Look Beyond Oil and Gas to Understand Prospects for Houston’s Industrial Sector

by Haisten Willis
Phillip-Wiggins-CEO-Stratford-Land

Phillip Wiggins, Stratford Land

Outsiders looking at the Houston industrial real estate market may automatically presume doom and gloom for all commercial real estate segments due to the significant downturn in the oil and gas industry during 2015 and 2016.

When it comes to the Houston industrial sector, we caution not to jump to that conclusion too fast! In 2016, the Houston regional economy has much more going for it that creates industrial real estate demand than simply oil and gas. Momentum from economic drivers not dependent upon the oil and gas industry are stabilizing industrial real estate. They are also helping counter the drag on the area’s economy that may be attributed to excess inventory and price deflation in oil and gas.

Christian-Nilsson-Stratford-Land

Christian Nilsson, Stratford Land

Through the end of the year, we expect activity in industrial leasing to remain relatively stable and to offer rental rates that are comparable to early 2016.

Our confidence in the stability of industrial real estate is partially based on our fundamental understanding about segmentation in the energy industry that directly impacts Houston’s industrial real estate utilization.

Oil and gas is not a simple, homogenous industry with all segments moving in lock step. Clearly, the energy downturn has hit oil and gas exploration and production hard, as well as oil field services. But underlying demand for industrial space remains stable from other energy-related sectors such as midstream and downstream companies, as well as petrochemicals and plastics.

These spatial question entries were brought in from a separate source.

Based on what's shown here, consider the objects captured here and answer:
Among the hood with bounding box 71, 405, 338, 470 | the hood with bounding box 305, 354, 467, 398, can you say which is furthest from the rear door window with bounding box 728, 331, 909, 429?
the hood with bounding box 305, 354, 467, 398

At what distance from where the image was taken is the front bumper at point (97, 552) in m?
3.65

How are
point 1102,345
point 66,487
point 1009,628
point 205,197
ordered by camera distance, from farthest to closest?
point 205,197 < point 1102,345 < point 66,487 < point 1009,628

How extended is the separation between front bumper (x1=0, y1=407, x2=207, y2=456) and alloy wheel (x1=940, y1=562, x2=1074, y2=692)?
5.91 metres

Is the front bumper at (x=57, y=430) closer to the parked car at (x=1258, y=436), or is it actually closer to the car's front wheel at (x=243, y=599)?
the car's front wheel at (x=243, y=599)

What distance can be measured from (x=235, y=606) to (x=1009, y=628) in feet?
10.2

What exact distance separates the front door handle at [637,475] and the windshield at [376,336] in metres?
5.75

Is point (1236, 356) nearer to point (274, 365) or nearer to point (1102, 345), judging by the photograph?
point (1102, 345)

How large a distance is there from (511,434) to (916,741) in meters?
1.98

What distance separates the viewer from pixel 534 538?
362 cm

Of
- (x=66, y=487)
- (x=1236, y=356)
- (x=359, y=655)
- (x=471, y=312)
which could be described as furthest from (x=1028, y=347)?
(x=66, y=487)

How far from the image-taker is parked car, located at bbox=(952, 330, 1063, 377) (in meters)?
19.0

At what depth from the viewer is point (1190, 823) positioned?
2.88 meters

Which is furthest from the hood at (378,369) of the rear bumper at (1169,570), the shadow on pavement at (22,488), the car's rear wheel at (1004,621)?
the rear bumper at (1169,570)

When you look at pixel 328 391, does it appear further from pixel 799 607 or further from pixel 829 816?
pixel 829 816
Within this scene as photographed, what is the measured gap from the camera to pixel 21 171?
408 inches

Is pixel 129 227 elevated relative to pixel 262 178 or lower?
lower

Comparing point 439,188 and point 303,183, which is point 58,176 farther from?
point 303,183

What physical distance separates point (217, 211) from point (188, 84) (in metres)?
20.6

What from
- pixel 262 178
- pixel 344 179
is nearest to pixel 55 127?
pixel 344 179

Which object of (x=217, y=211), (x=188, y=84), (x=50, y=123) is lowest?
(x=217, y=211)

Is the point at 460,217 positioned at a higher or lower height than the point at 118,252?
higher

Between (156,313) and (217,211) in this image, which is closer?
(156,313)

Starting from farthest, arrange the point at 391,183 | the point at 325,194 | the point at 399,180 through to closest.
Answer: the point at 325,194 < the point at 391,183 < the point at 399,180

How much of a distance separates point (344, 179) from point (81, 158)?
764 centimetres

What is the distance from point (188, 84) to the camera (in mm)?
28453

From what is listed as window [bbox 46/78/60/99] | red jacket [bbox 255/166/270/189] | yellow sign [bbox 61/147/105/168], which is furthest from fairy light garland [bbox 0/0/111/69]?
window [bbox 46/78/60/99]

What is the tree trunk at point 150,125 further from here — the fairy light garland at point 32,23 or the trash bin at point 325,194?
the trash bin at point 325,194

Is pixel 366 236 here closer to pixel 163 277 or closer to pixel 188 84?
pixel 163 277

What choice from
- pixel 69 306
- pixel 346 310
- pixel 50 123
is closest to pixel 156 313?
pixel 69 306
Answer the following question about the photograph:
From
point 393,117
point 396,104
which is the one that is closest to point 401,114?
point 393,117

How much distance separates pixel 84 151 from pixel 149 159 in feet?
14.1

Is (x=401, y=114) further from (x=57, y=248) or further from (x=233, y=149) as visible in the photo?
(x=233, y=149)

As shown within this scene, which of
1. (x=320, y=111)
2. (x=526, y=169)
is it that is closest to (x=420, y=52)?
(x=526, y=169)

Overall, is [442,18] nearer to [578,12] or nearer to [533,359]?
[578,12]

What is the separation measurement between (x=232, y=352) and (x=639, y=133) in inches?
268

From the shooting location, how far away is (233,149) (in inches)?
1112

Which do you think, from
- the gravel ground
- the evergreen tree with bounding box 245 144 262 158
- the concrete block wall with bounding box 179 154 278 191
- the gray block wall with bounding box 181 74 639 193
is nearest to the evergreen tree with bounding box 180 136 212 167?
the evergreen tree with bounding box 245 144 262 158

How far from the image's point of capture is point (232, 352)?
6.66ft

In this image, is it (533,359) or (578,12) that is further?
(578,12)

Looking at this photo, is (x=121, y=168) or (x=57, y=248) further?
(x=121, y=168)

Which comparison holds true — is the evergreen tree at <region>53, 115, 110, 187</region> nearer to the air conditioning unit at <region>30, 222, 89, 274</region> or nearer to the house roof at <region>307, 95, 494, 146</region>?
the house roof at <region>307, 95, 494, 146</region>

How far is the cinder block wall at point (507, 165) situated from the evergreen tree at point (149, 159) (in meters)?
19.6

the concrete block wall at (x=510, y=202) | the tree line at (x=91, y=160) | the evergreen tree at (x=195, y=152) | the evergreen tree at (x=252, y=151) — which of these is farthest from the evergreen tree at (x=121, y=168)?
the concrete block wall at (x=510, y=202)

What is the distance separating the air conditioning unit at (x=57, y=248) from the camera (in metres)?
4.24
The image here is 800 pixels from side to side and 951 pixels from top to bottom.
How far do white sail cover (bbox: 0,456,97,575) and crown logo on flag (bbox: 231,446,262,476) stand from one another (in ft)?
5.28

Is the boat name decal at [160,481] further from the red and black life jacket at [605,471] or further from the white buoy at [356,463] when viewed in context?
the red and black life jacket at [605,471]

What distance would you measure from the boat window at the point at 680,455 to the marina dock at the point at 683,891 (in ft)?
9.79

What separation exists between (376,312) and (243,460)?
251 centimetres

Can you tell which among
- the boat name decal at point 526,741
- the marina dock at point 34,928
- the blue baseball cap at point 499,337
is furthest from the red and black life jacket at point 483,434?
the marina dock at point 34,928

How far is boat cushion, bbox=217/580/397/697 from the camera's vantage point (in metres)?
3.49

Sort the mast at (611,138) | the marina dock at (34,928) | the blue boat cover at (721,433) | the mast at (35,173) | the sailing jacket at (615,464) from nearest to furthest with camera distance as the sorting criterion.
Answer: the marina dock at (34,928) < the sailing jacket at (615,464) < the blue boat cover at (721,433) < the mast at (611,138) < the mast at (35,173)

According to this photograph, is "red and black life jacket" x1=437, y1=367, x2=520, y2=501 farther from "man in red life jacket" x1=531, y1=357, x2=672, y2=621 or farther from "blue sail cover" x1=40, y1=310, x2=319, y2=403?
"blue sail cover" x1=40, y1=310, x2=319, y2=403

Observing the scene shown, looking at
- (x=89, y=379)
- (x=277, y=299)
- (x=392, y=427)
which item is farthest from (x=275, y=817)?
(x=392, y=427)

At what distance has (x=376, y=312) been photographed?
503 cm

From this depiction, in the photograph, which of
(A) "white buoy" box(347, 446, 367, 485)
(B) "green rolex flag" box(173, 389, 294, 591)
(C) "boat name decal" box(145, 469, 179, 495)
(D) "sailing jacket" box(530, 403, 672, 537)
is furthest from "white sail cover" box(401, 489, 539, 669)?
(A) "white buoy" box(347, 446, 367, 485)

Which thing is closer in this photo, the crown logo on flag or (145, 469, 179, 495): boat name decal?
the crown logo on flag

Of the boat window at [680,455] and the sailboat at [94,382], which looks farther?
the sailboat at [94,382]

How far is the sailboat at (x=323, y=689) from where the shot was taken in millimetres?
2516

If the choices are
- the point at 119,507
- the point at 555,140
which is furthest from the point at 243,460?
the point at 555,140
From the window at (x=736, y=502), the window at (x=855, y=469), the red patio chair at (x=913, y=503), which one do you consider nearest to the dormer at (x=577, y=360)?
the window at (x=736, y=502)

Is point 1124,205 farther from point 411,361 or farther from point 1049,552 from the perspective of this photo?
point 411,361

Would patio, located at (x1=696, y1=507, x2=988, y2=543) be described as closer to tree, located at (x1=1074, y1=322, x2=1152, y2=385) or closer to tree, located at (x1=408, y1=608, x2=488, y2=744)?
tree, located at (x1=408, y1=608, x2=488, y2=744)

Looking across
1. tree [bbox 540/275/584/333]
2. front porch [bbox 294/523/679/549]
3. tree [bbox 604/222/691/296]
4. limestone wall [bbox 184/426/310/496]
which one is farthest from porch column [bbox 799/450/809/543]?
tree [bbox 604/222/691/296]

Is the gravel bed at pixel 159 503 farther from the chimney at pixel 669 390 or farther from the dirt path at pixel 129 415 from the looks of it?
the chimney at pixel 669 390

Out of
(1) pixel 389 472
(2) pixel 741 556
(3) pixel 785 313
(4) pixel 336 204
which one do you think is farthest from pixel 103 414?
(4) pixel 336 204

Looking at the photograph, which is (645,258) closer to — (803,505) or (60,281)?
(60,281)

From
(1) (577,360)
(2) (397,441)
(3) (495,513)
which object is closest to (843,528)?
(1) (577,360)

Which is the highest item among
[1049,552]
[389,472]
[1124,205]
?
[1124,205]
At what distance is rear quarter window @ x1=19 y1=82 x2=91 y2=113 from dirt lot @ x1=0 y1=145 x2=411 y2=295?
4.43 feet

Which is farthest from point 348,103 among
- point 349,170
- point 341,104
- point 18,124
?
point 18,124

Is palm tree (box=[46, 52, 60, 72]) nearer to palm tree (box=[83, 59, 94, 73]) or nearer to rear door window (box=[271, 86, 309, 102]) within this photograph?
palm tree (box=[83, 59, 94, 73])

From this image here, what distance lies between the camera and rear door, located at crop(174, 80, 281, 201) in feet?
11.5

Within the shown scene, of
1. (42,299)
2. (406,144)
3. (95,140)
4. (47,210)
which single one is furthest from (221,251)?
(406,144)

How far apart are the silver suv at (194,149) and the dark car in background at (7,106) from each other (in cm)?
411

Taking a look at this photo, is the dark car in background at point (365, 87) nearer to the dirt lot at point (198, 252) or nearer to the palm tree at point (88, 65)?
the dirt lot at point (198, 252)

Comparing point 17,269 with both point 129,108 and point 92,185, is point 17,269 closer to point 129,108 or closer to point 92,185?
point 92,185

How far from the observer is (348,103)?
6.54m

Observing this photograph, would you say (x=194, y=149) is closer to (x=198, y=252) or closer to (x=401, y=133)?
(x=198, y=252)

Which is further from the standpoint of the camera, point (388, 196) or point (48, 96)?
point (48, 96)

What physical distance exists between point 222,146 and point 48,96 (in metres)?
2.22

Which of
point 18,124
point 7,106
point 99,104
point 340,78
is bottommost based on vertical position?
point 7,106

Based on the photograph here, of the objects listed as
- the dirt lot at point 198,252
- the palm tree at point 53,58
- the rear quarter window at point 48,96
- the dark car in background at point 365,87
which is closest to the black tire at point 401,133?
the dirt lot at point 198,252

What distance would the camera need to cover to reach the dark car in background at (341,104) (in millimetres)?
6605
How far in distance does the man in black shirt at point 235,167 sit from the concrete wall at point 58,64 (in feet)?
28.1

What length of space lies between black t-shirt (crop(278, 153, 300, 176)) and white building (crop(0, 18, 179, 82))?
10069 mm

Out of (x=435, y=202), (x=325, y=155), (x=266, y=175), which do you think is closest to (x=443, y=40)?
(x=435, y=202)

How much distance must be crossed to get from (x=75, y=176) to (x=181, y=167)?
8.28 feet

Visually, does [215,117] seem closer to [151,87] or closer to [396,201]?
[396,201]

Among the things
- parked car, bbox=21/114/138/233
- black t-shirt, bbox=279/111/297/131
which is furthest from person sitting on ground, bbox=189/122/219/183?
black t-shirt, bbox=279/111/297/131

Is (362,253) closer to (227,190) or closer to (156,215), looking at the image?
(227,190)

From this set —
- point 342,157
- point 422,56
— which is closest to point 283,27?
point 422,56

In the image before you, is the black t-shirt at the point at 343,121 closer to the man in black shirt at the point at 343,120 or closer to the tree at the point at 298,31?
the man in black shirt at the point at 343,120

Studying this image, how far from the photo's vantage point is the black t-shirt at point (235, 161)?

For evidence, as of July 2016 more than $100 billion in chemical plant expansion projects are under development in the Houston area, all users of industrial real estate.

Industrial is Hot
According to Stream, Houston’s eastern industrial submarket is “hot” and has seen its vacancy shrink to less than 5 percent from more than 20 percent in 2007. As a result, we feel that Bay 10 is well positioned to meet demand and supporting this we have seen an uptick in interest in our location in the east side industrial market.

The greatest direct contributor to stable and growing demand for industrial space is the Port of Houston. The Port is also a powerful economic generator for the entire region. This 25-mile-long complex of more than 150 facilities ranks first in U.S. imports, first in U. S. export tonnage and second in the nation total tonnage, according to the Houston Port Authority.

Annual activity includes 200 million tons of cargo moving through the port, carried in and out by more than 200,000 barges and 8,000 vessels. Further fueling future demand for industrial space, the Port of Houston is projected to expand its container ship capacity more than 35 percent in the next five years.

Future trends in international shipping offer even more hope for growing demand for industrial space in Houston. When completed, the Panama Canal expansion will enable more commerce and larger ships to utilize the Port of Houston.

Houston is also increasing its role as a trans-Pacific gateway. Beginning in June 2016, the first line of 3M Asian vessels made their first call on Houston. To capture more of this large vessel traffic, port channels will soon be deepened and widened to accommodate these larger vessels.

In addition to opportunities related to Port activities, Houston’s industrial real estate market also enjoys the enduring benefit of its location in the middle of the U. S. and its proximity to population centers. More than 17 million people live within 300 miles of Houston and approximately 60 million live within 700 miles.

Strong Infrastructure
Connecting the Port of Houston to these population centers is a robust network of interstate and state highways fanning out in all directions, which makes importing and exporting cargo efficient. For distribution of goods unrelated to the port, Houston’s industrial real estate projects are strategically positioned along the east/west and north/south interstate highways, comprising an important domestic logistics hub.

Moreover, much of Houston’s industrial real estate has also been located to take advantage of nearby rail service from railroads such as Union Pacific and BNSF Railway.

Like a number of other industrial parks, our Bay 10 industrial complex offers business owners direct access to both Interstate 10 and the Grand Parkway, two of the most important arteries in the east Houston market. Bay 10 also offers nearby rail capacity that can accommodate up to 100 rail cars, rail car cleaning, storage and repair, as well as daily switching.

Even with depressed oil and gas prices, fundamentals affecting Houston industrial real estate are stable. The Port of Houston is clearly the strongest economic generator for industrial real estate. Other benefits — robust multi-modal transportation, central U. S. position and proximity to growing populations — all support the likelihood that of compelling development, operation and investment assets in Houston. Industrial real estate will offer compelling operation, investment and development opportunities now and into the future.